Mortee-Anne Banasky took civic involvement seriously. She spent much of the past 30 years since she arrived in Winthrop serving on the Town Council, and was also mayor for a time. That perspective and experience often paid off during council discussions which, as is often the case in small towns, cycled back to issues that might have been previously tackled years or decades ago.
The other thing she loved was heading up to one of the U.S. Forest Service fire lookout towers where she spent most of her summers, most recently on Leecher Mountain.
Mort died last week at age 73, much too young for someone who obviously was not done contributing.
There was no way to overlook her presence on the council. Mort was a talker, and sometimes there wasn’t much of a filter between her brain and her mouth — but she knew that about herself, and laughed about it when she acknowledged that she had been going on a bit.
Most of the time, that was Mort working through an issue out loud, considering options, raising questions, citing previous decisions. Although she was a master of quick wisecracks, Mort took her council responsibility to heart, thought about things and hashed them through, always with the motivation of doing what was best for the town. Opinionated? You betcha. Self-interested? Not a bit. As Mayor Sue Langdalen said affectionately this week, “Mort’s Mort, and we always knew that.”

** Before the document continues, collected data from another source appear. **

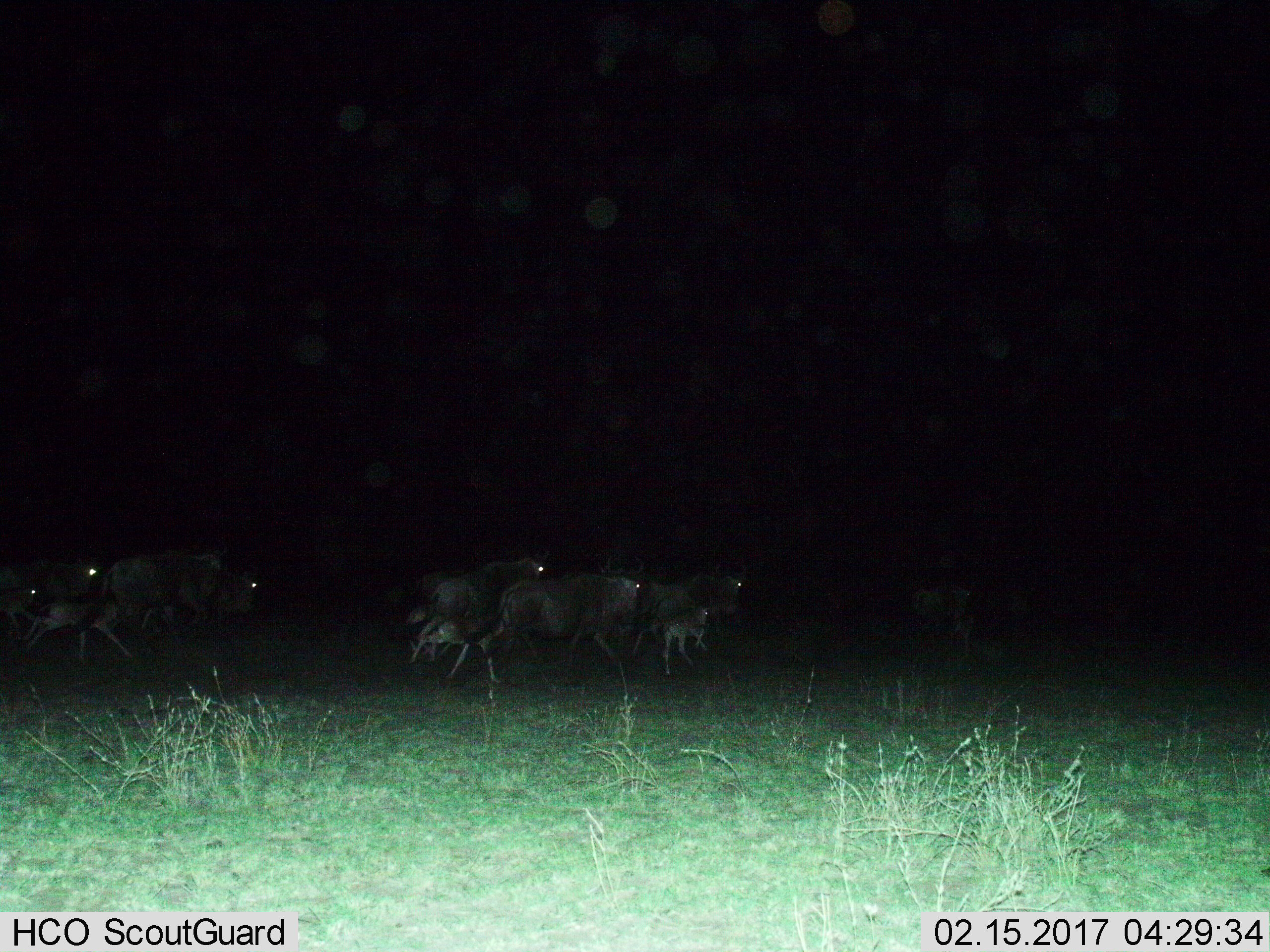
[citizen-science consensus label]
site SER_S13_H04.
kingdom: Animalia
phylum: Chordata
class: Mammalia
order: Artiodactyla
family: Bovidae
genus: Connochaetes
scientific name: Connochaetes taurinus taurinus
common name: blue wildebeest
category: wildebeestblue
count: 9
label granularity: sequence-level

Mort’s death last week was more than a shock to her friends and colleagues. Winthrop will miss her activism, her intelligence, her wit, her generosity of spirit, and her devotion to a town that she cared about passionately. You can’t really calculate the value of someone like that to a community, but you sure feel it when they’re gone.
Mort’s chair was empty at last week’s town council meeting, and at the time nobody knew why. But it worried people, because everyone knew that Mort would absolutely be there if she could. On the agenda was a hot topic, again: whether to allow all-terrain vehicles on the streets of Winthrop. Her vote could have decided the issue. I wish we could know what she would have said, how she would have decided. Either way, her first consideration would have been, as always, what’s in the best interests of Winthrop? That will be her legacy, and her enduring example for us all.
Change of season
In a few days it will be September. Labor Day will be in the rearview mirror. School will start. The first fall sports events are coming; hunting season is marked on calendars all over the region. And how many people have you heard already longing for snow, which seems relatively convenient compared to what we’ve been experiencing? The universal mindset is that summer is “over.” Of course, it’s not officially autumn until Sept. 22, and the fire season extends beyond that.

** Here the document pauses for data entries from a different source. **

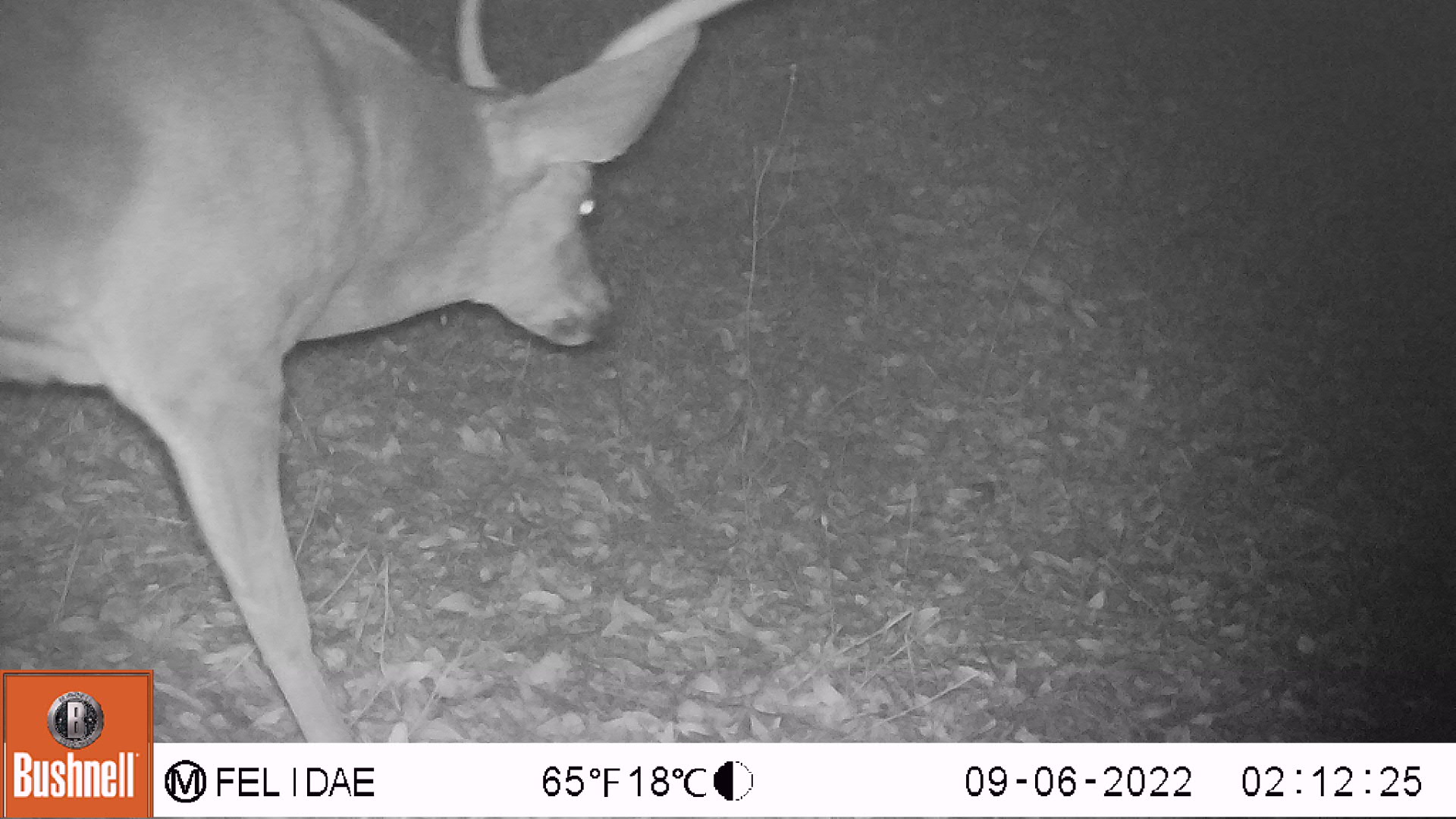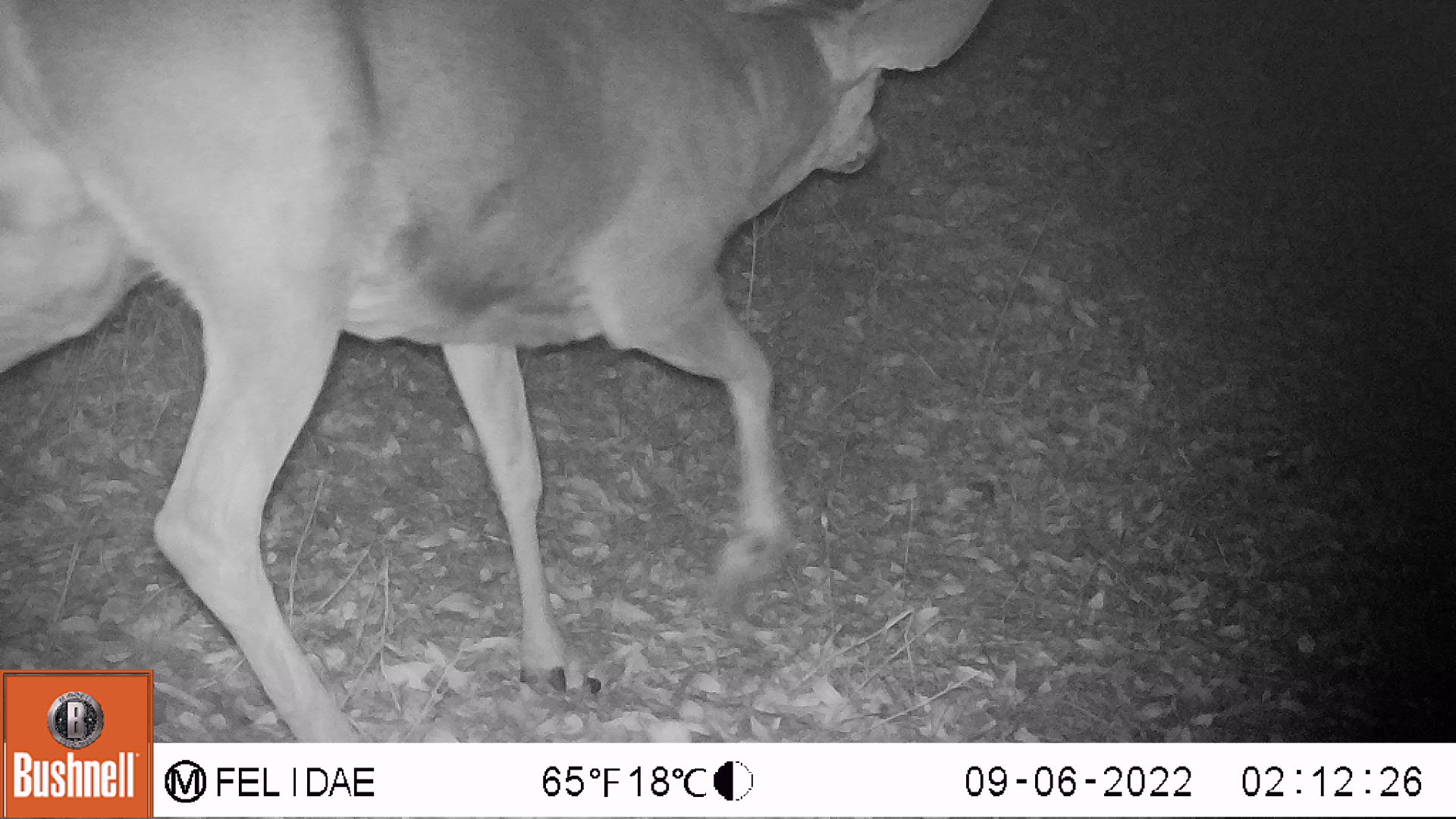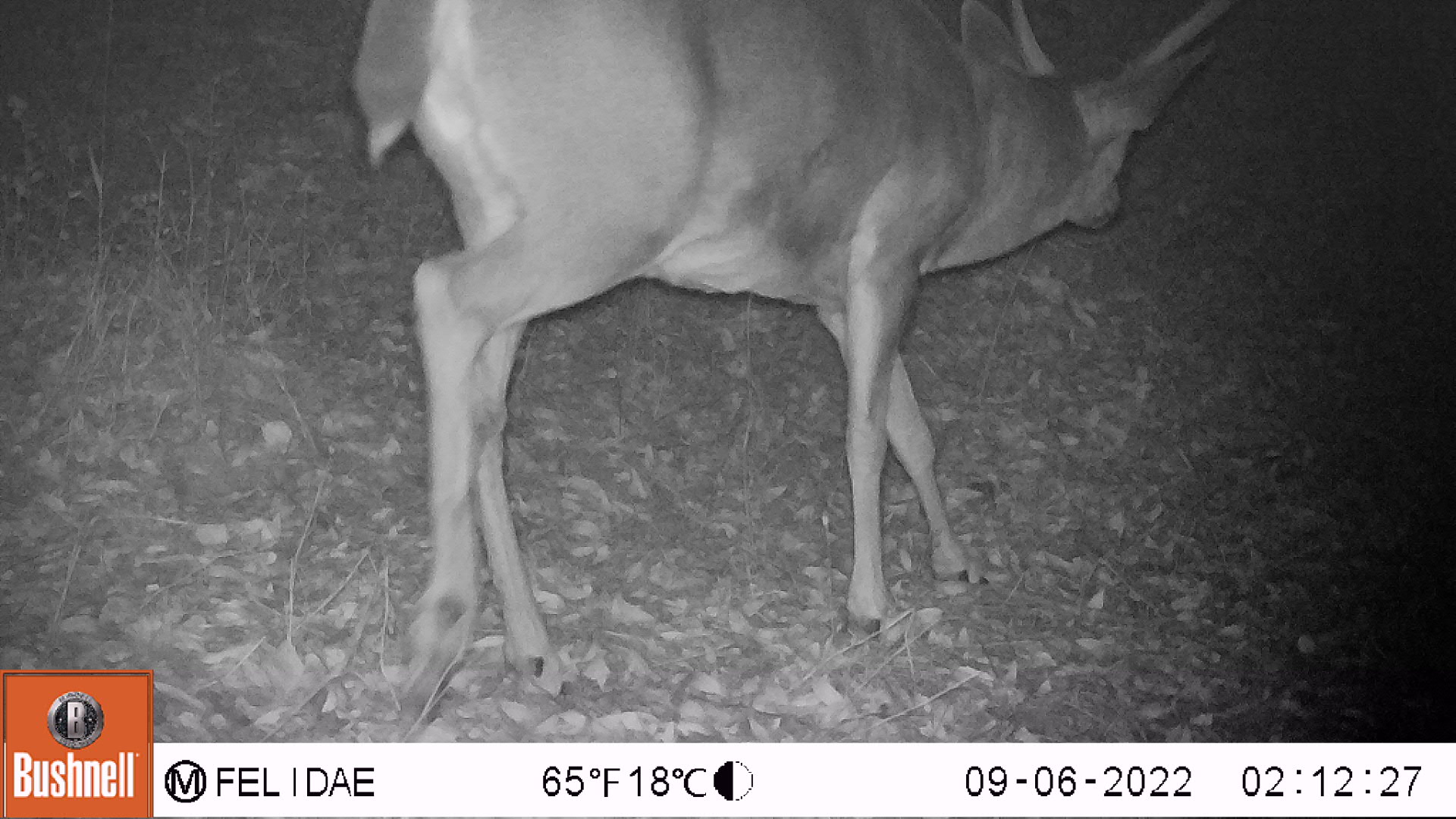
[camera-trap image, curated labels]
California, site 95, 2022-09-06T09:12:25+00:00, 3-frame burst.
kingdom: Animalia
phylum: Chordata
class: Mammalia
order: Artiodactyla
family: Cervidae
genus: Odocoileus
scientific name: Odocoileus hemionus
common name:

The Methow Valley’s summer of 2014 is already legendary for its onslaught of disastrous events, and we keep being reminded that those may not be over yet either. Everything that has happened has consequences beyond the original episode. Even if Mother Nature takes a break, the havoc left behind will take years to repair, rebuild and emotionally recover from.
I’m ready for it to be fall, not just because summer was such an endurance test but also because fall is a special time around here. The daytime temperatures start to drop, leaves turn, the days are still long enough to recreate in a lot of sunshine, the nights offer exquisite star-gazing. Knowledgeable fans of the Methow Valley know that fall is prime time for visiting, after the families with kids have gone home and parked the RV or packed the tent or stowed the bikes and boats.
It will take more than a change of season to put this summer behind us. But nothing we’ve been hit with will make us forget where we are, and why we’re here.